Para trilhar tal caminho, o cineasta tem a seu lado Giuseppe Rotunno, diretor de fotografia de alguns dos filmes mais importantes de Zurlini, Visconti, De Sica, Fellini e Cia. Com matizes desbotadas, claridades anêmicas e escuridão sempre impositiva, Rotunno evita o show de cores e investe num quase monocromatismo - mais condizente com a proposta de Zurlini. Finalmente, o diretor confia no trabalho impecável de Mastroianni e Perrin, tanto que resume o elenco a um número mínimo de personagens, nunca mais importantes do que os dois protagonistas.
Claro, de nada valeria o minimalismo se a alma do filme não tivesse certa energia. E o drama dos irmãos ganha significados mais ricos se o espectador souber entender o cenário político da época, o pós-Guerra.

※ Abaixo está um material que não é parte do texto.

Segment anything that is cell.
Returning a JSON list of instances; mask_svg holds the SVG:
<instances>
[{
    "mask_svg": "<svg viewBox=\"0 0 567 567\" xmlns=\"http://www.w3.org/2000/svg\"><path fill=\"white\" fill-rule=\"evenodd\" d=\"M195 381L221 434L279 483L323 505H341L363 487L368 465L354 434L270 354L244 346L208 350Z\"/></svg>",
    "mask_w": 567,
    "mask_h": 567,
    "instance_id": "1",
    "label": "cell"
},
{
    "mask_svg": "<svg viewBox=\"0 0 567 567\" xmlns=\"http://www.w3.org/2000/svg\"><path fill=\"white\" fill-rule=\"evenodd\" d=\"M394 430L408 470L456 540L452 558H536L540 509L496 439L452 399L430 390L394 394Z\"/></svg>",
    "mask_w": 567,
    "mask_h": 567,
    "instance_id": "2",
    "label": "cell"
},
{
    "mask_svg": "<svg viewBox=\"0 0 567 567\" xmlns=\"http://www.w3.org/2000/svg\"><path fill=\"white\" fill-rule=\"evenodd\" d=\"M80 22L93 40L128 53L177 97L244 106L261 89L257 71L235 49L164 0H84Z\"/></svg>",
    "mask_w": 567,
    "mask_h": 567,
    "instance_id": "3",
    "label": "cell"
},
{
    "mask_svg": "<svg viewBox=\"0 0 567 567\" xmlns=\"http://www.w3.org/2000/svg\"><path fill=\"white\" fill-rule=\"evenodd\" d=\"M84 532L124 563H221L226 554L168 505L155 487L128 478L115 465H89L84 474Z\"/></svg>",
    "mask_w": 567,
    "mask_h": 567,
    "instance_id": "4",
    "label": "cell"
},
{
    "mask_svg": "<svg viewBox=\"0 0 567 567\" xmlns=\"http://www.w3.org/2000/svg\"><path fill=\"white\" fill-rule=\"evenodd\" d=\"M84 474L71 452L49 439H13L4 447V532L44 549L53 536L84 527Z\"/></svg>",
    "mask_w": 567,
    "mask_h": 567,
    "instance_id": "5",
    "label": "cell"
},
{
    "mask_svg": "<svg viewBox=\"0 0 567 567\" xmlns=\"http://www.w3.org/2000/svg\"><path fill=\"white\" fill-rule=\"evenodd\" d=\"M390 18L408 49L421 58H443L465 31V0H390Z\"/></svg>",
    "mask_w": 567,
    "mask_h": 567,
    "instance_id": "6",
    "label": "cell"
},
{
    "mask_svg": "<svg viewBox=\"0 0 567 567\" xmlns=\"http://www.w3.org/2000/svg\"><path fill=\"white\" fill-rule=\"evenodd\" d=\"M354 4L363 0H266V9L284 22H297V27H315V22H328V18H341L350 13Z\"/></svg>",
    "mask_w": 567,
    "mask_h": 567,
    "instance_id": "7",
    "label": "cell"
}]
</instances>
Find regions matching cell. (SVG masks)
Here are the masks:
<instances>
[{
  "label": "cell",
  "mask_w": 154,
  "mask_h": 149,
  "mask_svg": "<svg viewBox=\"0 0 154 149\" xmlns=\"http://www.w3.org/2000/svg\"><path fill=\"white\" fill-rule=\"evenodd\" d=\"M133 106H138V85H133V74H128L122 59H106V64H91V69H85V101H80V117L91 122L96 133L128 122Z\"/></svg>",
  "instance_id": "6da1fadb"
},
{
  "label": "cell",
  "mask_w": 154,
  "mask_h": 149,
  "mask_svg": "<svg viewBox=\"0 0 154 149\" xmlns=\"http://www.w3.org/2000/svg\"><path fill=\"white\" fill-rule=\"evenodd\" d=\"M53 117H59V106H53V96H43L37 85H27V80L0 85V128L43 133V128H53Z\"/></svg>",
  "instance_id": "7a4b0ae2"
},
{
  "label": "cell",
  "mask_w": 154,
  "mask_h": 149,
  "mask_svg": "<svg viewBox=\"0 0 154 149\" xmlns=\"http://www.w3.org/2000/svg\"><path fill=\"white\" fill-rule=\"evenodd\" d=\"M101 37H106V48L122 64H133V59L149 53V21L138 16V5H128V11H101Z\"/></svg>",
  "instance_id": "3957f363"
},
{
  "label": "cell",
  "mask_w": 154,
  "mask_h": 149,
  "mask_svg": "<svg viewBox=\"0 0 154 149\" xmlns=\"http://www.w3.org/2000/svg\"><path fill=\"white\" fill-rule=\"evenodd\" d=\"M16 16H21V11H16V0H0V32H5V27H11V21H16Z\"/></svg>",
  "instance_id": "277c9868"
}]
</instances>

A disputa entre os dois blocos antagônicos cresce na Itália, no mundo, e Zurlini soube traduzir essa dicotomia ao distribuir as personalidades opostas dos dois irmãos. Não à toa, o diretor reserva para o final a revelação crucial da orientação política de Enrico.
Enfim, Dois destinos é uma metáfora política, um belo exercício técnico e um drama familiar e existencial. Difícil, demanda atenção. Mas é um filme completo.